If your site has internal standards, make them explicit, for example our sourcing and attribution rules.

Screenshots and Visual Proof

Screenshots are evidence, but only if they are handled like evidence.

  • Capture the context: include the URL bar or document title and date, not just the highlighted line.
  • Store the original: keep the raw screenshot in a shared folder with a consistent naming convention.
  • Annotate carefully: circles and highlights should point to the exact line supporting the claim.
  • Do not crop away disclaimers: footnotes and caveats often matter more than the headline number.

When a screenshot is used to support a key claim, note it in your internal QA checklist so it is rechecked before publishing. If you need a process, add it to your pre-publish QA runbook.

Data Tables That Readers Can Trust

Tables raise the credibility bar because readers assume precision. Use them only when you can defend every cell.
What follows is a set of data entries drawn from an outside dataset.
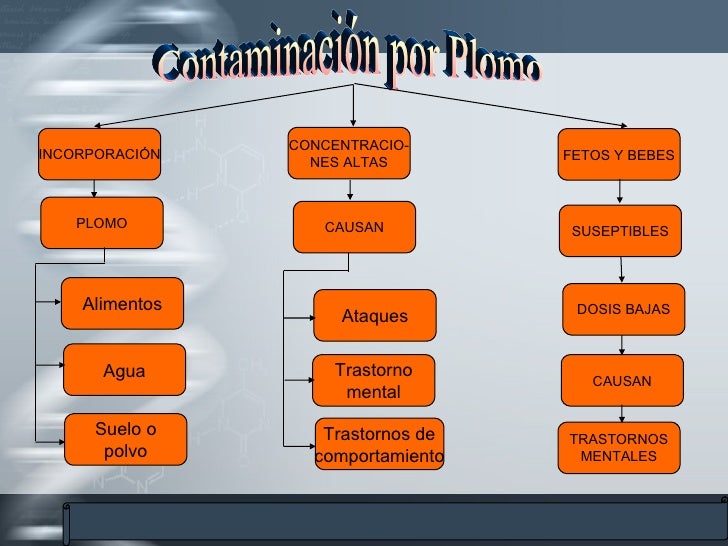 Contaminación por Plomo

INCORPORACIÓN

PLOMO

Alimentos

Agua

Suelo o polvo

CONCENTRACIONES ALTAS

CAUSAN

Ataques

Trastorno mental

Trastornos de comportamiento

FETOS Y BEBES

SUSEPTIBLES

DOSIS BAJAS

CAUSAN

TRASTORNOS MENTALES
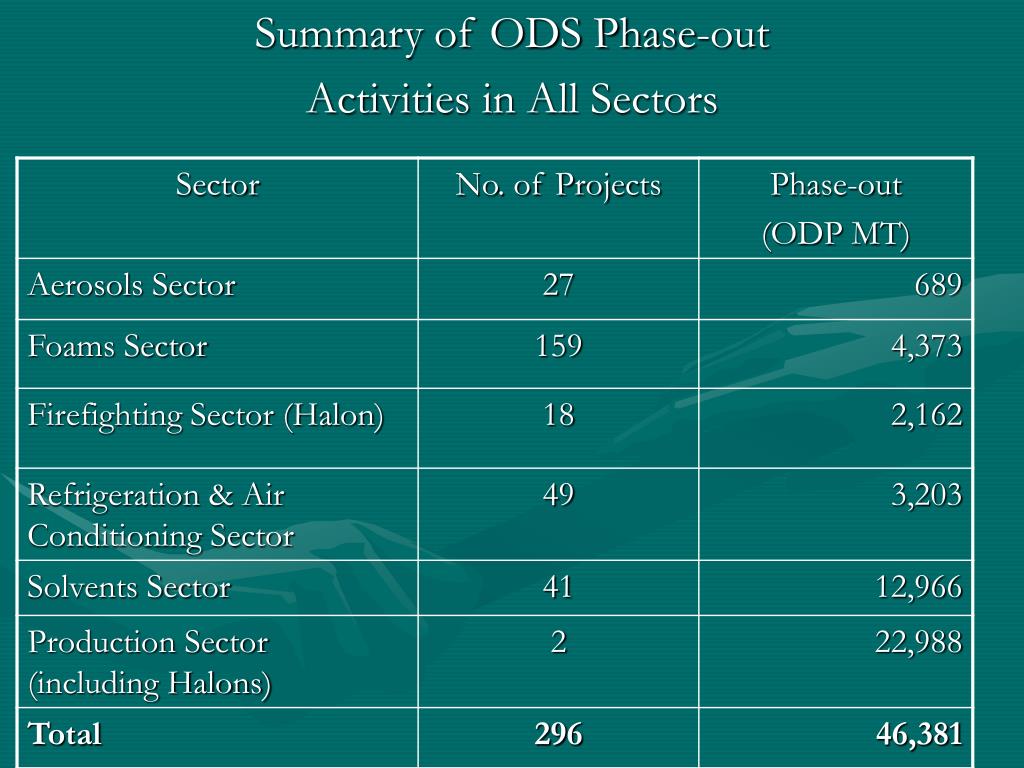 Summary of ODS Phase-out
Activities in All Sectors

| Sector | No. of Projects | Phase-out (ODP MT) |
|---|---|---|
| Aerosols Sector | 27 | 689 |
| Foams Sector | 159 | 4,373 |
| Firefighting Sector (Halon) | 18 | 2,162 |
| Refrigeration & Air Conditioning Sector | 49 | 3,203 |
| Solvents Sector | 41 | 12,966 |
| Production Sector (including Halons) | 2 | 22,988 |
| **Total** | **296** | **46,381** |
Good tables define units, time periods, and scope. If figures are estimated, say so. If figures come from multiple sources, label each row or add a footnote in the text directly below the table.

Do not use a table to launder weak data. If the source is inconsistent or incomplete, a short paragraph explaining limits is more credible than a grid of shaky numbers.

Table CheckWhat to Confirm
Units and currencyCurrency, units, and whether figures are nominal or adjusted
Time rangeStart and end dates, and whether data is quarterly, annual, or trailing
ScopeMarket, segment, or entity included, and what is excluded
Source traceNamed source for each dataset, plus date accessed
FootnotesAny assumptions, estimates, rounding, or caveats stated clearly

Editorial QA Before You Hit Publish

QA is where credibility becomes a system. It should be boring, consistent, and documented.

Run a two pass check. First, verify the spine: headline, lede, and the three to five most important claims. Second, verify the edges: numbers, names, dates, links, and any conclusions that might be read as definitive.

Make someone responsible for each failure mode. One person owns factual checks, one owns tone and fairness, and one owns production quality such as formatting, tables, and image captions. If you are a small team, the same person can wear multiple hats, but the checklist should still separate the work.

Finally, do a “trust read”. Scan the piece and underline every sentence that would upset you if it was wrong. Those lines need either a source, a qualifier, or deletion.

FAQ

How many sources does a credible business article need?

Enough to support the key claims. One strong primary source can beat five weak secondary mentions. What matters is traceability and whether the evidence matches the confidence of the writing.

When should we use screenshots instead of links?

Use screenshots when the information is likely to change, when the supporting line is hard to find, or when you need proof of what was visible at a specific time. Keep the original file internally even if you do not publish it.

How do we handle opinion in a business article?

Keep opinions in clearly labelled sections, tie them to evidence, and state assumptions. The goal is not to remove judgement, it is to stop judgement from pretending to be fact.


If you standardise structure, separate claims from opinions, and run a basic QA pass, your articles will read like publishing, not posting.